I use SSL certificates. My certificates are bound to xmpp.fqdn and the real IP address of the server. Now when the xmpp.fqdn for one server differs from its IP address I am not sure how to use certificate for that server. Should I use certificate with cluster config for each server?
Do I need a load balancer to share the load over all openfire servers in a cluster or this will be done automatically? In that case would it differ to connect to what server in the cluster?
a) There was a bug whereby every server in a cluster incorrectly shared the same FQDN. That’s now fixed, the FQDN is now stored in the node-specific openfire.xml rather than the shared in the cluster database. https://issues.igniterealtime.org/browse/OF-1548
b) Every node in the cluster should share the same XMPP domain - xmpp.domain
c) Ideally you should connect using the XMPP doman, and have DNS set up appropriately. A single TLS certificate for xmpp.domain would then suffice for all servers.

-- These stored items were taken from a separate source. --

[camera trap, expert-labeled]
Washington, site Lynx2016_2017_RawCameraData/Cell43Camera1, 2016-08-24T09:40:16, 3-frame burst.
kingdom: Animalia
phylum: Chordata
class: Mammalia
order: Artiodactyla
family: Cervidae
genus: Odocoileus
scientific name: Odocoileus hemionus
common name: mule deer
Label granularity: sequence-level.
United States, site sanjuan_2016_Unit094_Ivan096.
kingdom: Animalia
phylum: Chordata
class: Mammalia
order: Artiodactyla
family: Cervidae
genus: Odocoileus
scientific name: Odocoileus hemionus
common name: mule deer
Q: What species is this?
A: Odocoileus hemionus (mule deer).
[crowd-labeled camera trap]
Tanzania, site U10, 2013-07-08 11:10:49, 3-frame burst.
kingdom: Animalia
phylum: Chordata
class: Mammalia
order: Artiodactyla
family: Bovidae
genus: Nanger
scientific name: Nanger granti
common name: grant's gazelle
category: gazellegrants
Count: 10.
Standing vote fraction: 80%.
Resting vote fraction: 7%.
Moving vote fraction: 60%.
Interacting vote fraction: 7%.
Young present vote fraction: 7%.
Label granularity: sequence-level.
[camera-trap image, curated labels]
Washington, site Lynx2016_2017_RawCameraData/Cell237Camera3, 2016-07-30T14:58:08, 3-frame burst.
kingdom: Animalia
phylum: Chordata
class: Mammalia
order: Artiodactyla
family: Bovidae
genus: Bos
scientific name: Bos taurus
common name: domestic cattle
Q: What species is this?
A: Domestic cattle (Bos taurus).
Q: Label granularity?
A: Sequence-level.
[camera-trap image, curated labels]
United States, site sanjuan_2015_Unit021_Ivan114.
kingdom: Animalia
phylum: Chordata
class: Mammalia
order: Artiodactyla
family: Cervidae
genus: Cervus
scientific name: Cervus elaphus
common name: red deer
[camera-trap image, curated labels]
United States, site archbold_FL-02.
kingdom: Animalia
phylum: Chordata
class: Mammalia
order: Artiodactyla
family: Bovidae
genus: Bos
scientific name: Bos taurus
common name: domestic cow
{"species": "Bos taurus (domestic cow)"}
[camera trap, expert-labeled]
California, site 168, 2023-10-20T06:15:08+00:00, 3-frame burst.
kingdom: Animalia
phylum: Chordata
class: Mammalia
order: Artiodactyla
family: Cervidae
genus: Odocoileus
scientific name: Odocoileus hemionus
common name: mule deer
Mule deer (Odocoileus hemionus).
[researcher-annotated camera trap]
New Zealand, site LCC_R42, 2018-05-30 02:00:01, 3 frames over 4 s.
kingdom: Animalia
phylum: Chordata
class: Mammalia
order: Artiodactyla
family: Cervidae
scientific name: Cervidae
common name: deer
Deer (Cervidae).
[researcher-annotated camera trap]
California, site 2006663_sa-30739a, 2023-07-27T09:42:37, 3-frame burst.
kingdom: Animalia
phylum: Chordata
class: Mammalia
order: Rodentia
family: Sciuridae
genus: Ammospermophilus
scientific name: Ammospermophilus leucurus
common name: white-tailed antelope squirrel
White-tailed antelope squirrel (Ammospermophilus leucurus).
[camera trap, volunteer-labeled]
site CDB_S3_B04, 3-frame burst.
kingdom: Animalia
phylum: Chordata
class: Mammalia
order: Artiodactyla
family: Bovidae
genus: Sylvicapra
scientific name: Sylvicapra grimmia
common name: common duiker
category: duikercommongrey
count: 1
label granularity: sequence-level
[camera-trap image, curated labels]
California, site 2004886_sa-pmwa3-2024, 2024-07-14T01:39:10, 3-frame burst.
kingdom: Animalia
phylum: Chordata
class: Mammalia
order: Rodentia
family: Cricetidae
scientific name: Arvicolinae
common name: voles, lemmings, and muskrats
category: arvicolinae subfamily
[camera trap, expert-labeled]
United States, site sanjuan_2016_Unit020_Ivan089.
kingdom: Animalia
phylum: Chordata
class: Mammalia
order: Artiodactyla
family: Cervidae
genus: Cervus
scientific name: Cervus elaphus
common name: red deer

d) Given a decent client, and appropriate DNS setup (i.e. xmpp.domain listing all servers in the cluster) there should be no need for a load balancer.
I use a single wildcard certificate for all nodes in the cluster and it seems to work. The item (d) is however interesting. I have setup all SRV DNS records for all nodes so there are no warnings about the records so I assume that I have set DNS records up correctly. I have added following DNS SRV records:
_xmpp-client._tcp.mydomain.com
_xmpps-client._tcp.mydomain.com
_xmpp-server._tcp.mydomain.com
_xmpps-server._tcp.mydomain.com
I am using OpenFire 4.4.3 and the problem is that Hazelcast does not work (I could setup a cluster easily using older versions of OpenFire). I am wondering if the cluster was setup correctly, then would that be enough if my clients connect directly to _xmpps-client._tcp.mydomain.com for a secure connection instead of directly connect to the server IP address?
If the above statement is correct, then would that be as effective as having a load balancer in front of all servers? I mean a NLB seems to be very effective for sharing the load comparing to SRV records which as far as I know use a simple Round Robin scheme. Would that be correct?
You really need to fix that to get it working. What’s your config - are you using the (preconfigured) multicast setup? Are all your nodes on the same LAN? Have you tried setting up the unicast config?